* **PASSAGE PROVIDED**
※

We are using diagnostic tests to determine what the underlying cause of your pet’s symptoms are. A lot of different diseases, ranging from cancers to infections can look the same way!
We always start with a basic blood panel/urinalysis – this is important for any sick pet (not to mention for the monitoring of healthy elderly pets). A basic blood panel and urinalysis is the first step in evaluating the issue and determining what medications should be used. It can also help us in determining if other systems are involved.
X-rays of the heart/lungs and the belly are also helpful in making sure there are no obvious systemic diseases that could be causing the abnormal signs. They are also helpful in determining if it is safe (although there are always risks) to put the patient under anesthesia.
MRI (magnetic resonance imaging) is able to image the brain and spinal cord to help us determine likely causes and, therefore, the most appropriate treatments. CT is typically not helpful for imaging the brain and spinal cord for diseases like this because it focuses more on bone. MRI is considered best modality to evaluate the nervous system because it helps us evaluate soft tissue. General anesthesia is required to do an MRI and spinal tap, as the patient must be perfectly still throughout.

※

* **Stored items**
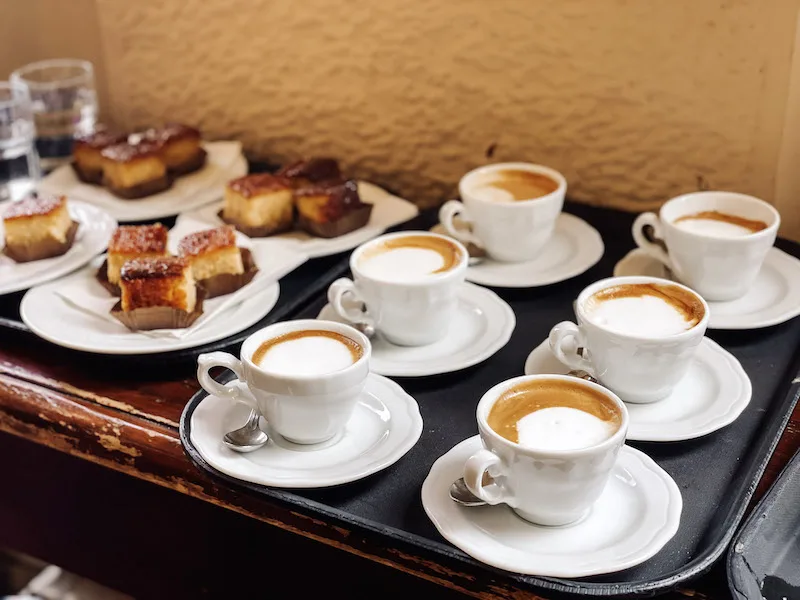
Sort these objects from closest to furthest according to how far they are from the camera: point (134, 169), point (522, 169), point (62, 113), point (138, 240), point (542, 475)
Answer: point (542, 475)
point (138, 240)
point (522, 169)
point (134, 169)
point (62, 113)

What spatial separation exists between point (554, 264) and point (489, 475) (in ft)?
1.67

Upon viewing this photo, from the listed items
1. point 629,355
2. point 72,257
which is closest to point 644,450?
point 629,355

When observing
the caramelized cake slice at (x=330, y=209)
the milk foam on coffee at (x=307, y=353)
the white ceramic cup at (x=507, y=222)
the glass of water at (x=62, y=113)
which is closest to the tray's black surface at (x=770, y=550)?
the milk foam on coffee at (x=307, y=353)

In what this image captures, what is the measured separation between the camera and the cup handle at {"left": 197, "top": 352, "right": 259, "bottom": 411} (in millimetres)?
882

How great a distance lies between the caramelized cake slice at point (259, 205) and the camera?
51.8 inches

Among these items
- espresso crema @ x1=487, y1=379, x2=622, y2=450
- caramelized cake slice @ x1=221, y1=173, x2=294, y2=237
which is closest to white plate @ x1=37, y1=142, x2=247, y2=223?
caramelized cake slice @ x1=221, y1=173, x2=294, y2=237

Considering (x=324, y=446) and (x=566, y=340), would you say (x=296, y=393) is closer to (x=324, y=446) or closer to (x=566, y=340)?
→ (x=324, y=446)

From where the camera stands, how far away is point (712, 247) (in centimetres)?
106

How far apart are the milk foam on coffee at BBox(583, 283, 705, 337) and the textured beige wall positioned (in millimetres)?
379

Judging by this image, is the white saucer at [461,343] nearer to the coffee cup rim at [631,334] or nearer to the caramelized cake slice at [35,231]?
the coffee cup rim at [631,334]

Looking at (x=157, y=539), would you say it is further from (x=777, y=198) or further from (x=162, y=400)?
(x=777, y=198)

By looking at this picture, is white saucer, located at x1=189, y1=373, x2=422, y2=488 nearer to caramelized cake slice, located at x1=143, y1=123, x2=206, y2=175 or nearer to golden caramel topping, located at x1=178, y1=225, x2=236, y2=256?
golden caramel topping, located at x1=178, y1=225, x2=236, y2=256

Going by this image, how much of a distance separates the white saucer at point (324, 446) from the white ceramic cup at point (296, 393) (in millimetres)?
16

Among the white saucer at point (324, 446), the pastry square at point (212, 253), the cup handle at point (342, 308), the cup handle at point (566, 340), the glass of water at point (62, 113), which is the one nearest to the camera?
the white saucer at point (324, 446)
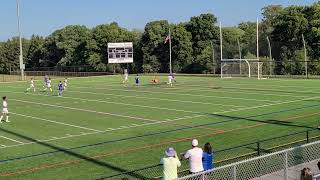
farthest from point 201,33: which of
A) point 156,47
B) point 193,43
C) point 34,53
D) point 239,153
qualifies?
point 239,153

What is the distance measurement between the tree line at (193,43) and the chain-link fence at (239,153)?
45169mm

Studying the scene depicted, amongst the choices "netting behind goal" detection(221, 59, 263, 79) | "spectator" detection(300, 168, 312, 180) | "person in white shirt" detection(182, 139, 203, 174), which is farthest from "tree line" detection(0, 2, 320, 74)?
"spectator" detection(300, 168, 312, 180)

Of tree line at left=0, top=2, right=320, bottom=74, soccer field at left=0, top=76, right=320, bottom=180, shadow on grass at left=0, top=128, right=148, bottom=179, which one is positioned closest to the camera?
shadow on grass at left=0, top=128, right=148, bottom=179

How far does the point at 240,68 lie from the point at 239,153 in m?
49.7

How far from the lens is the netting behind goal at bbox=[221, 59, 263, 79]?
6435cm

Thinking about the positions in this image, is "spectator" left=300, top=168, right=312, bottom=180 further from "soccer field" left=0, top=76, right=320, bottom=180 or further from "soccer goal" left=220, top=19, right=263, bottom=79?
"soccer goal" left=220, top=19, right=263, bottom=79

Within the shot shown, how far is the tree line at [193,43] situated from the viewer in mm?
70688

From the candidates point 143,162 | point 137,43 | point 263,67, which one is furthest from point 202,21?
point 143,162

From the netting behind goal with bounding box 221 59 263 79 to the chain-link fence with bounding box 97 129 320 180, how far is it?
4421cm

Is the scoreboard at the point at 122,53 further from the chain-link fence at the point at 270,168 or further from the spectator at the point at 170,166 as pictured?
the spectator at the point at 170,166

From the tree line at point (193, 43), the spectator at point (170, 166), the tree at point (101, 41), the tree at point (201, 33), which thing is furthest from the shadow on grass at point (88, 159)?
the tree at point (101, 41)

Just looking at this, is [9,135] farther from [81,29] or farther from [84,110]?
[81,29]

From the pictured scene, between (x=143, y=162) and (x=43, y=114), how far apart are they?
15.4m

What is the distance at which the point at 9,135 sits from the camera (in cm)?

※

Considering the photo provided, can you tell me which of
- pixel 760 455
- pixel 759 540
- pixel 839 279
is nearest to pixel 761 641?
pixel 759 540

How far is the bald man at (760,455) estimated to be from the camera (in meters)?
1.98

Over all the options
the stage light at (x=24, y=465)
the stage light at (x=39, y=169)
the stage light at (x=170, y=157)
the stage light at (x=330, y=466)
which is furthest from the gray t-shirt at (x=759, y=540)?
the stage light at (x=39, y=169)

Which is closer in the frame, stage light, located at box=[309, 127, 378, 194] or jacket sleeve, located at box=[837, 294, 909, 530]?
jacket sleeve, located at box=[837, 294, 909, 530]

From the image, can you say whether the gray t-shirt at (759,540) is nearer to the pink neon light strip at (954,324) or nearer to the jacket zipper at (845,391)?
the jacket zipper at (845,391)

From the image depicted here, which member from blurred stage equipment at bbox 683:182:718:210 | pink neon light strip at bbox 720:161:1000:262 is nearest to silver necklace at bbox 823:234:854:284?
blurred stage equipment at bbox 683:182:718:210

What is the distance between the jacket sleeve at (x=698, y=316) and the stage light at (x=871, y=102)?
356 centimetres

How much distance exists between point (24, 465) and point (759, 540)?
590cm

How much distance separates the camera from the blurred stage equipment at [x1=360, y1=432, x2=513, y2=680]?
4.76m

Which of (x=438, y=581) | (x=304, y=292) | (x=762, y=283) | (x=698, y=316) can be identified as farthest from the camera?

※

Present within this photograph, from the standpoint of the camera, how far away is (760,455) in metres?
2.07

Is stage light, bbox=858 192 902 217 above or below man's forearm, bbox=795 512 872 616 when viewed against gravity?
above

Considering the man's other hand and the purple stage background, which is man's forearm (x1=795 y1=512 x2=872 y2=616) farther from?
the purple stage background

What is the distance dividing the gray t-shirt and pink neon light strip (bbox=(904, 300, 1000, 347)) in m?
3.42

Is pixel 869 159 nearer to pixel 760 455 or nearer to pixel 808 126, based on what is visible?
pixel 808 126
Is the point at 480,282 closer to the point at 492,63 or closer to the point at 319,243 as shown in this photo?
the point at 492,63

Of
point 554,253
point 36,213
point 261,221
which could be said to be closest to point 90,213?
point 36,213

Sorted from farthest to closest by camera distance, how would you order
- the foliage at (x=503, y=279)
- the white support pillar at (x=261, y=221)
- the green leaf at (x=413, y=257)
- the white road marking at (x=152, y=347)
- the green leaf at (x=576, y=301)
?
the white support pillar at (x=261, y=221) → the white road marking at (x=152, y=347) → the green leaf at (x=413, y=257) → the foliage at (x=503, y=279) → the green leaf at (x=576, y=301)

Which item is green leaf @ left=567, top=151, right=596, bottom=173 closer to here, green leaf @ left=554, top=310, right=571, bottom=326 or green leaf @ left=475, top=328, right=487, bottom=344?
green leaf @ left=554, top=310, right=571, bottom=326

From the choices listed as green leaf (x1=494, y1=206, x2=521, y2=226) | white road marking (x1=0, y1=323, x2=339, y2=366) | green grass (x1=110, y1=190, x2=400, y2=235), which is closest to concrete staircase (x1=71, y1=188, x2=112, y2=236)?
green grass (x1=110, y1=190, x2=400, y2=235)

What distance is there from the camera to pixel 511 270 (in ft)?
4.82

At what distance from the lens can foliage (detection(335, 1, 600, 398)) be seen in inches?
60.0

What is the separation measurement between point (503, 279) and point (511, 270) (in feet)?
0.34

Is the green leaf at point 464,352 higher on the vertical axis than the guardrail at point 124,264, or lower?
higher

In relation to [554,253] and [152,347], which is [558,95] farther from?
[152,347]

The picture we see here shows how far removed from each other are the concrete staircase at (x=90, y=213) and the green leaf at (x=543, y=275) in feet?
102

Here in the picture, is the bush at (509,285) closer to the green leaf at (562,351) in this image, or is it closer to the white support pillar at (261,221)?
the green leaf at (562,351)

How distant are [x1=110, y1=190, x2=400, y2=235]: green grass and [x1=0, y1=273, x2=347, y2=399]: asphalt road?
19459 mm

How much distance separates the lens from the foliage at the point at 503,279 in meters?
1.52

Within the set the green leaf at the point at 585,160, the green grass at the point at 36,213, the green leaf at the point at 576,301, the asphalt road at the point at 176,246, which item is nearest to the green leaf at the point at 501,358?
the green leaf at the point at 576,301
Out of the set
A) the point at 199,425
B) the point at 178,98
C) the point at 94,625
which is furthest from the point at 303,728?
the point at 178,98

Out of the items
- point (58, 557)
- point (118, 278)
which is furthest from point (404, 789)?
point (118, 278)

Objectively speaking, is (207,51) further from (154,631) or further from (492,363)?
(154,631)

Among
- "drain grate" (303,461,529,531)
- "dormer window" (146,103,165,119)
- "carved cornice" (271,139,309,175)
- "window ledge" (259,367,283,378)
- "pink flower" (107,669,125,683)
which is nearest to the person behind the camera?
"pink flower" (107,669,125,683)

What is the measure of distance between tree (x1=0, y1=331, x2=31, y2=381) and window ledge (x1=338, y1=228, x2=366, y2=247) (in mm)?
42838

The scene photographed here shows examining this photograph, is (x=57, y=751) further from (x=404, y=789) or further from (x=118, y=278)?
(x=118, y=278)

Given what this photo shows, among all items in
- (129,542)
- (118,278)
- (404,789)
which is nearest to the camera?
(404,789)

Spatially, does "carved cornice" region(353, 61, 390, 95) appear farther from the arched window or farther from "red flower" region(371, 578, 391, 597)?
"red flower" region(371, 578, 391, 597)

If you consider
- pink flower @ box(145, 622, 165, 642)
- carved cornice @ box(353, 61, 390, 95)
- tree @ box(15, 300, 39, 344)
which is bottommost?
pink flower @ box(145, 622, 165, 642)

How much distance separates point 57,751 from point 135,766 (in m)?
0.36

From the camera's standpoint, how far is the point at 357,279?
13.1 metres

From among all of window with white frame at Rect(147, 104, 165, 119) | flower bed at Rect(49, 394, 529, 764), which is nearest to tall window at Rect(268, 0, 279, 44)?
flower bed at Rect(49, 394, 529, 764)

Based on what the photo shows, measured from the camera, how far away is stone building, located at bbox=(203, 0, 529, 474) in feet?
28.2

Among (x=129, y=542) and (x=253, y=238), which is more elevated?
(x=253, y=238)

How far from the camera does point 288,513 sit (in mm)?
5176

※

* **WHAT IS EXPECTED**
According to the passage on diagnostic tests for pets, why is general anesthesia required for an MRI and spinal tap? The items are separate from the text and stand on their own.

* **YOUR RESPONSE**
The patient must be perfectly still throughout.